I'm assuming bandwidth will be an issue when they add three other CBS games. Last year they had to black out TNT on Sundays. Last year, CBS had just three games in HD. This season, it is increasing its HD feed to five or six (depending on how many AFC broadcasts there) games. That's a few extra.


----------



## Earl Bonovich

purtman said:


> I'm assuming bandwidth will be an issue when they add three other CBS games. Last year they had to black out TNT on Sundays. Last year, CBS had just three games in HD. This season, it is increasing its HD feed to five or six (depending on how many AFC broadcasts there) games. That's a few extra.


But what RAD is saying...

Even if the SAT is up... the existing MPEG-2 content, is not going to be migrated in time... thus you have the same bandwith restrictions as you had last year... hence certain channels/content not being available on Sundays.

Unless they split Sunday Ticket on to the different SATs (which I highly doubt they will)... you will see some of the HD networks, and other content shutdown on Sundays again this season.


----------



## purtman

Earl Bonovich said:


> But what RAD is saying...
> 
> Even if the SAT is up... the existing MPEG-2 content, is not going to be migrated in time... thus you have the same bandwith restrictions as you had last year... hence certain channels/content not being available on Sundays.
> 
> Unless they split Sunday Ticket on to the different SATs (which I highly doubt they will)... you will see some of the HD networks, and other content shutdown on Sundays again this season.


Aha ... At work and read his response quickly. Thanks, Earl!


----------



## harsh

dwrats_56 said:


> "foreign producers of the satellite asked to reschedule the date because of its preparation and transportation to Baikonur,"


It seems that if there is one universal truth, it is that Boeing will be late. Six months late isn't a Boeing record, but it does underscore the need for conservatism.

Here's the article in English.


----------



## Diana C

Earl Bonovich said:


> But what RAD is saying...
> 
> Even if the SAT is up... the existing MPEG-2 content, is not going to be migrated in time... thus you have the same bandwith restrictions as you had last year... hence certain channels/content not being available on Sundays.
> 
> Unless they split Sunday Ticket on to the different SATs (which I highly doubt they will)... you will see some of the HD networks, and other content shutdown on Sundays again this season.


All true, but if the new satellite is operating by then they may shut off TNT-HD, for example, in MPEG2, but they could always mirror in MPEG4 on the new sat. In fact, I expect that ALL the HD channels will be mirrored almost immeadiately in MPEG4 on the new satellite.


----------



## RAD

Titan25 said:


> All true, but if the new satellite is operating by then they may shut off TNT-HD, for example, in MPEG2, but they could always mirror in MPEG4 on the new sat. In fact, I expect that ALL the HD channels will be mirrored almost immeadiately in MPEG4 on the new satellite.


I can see the stink that doing that would cause. Hey, D*, give me a completly free MPEG4 upgrade so I can get the programming that I'm paying for as the MPEG4 folks get.

********

● **Written exercise A**: According to the forum thread, how many CBS games were in HD last year?
● **Written exercise B**: List the name shown at the head of each post in the forum thread.
Please rely only on the forum thread, not on the data.

● **Dataset extract**:
********

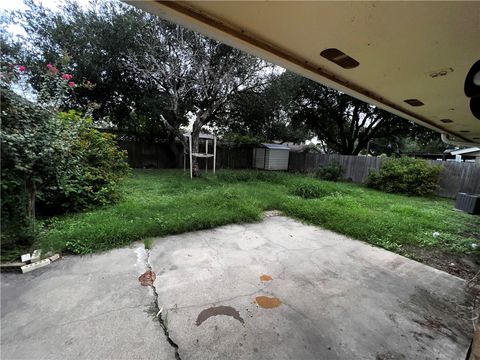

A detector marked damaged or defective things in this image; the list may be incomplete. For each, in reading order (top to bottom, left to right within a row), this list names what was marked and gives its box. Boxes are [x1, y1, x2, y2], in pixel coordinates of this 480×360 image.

********

● **Full answer A**: Three games.

● **Full answer B**: Earl Bonovich, purtman, harsh, Diana C, RAD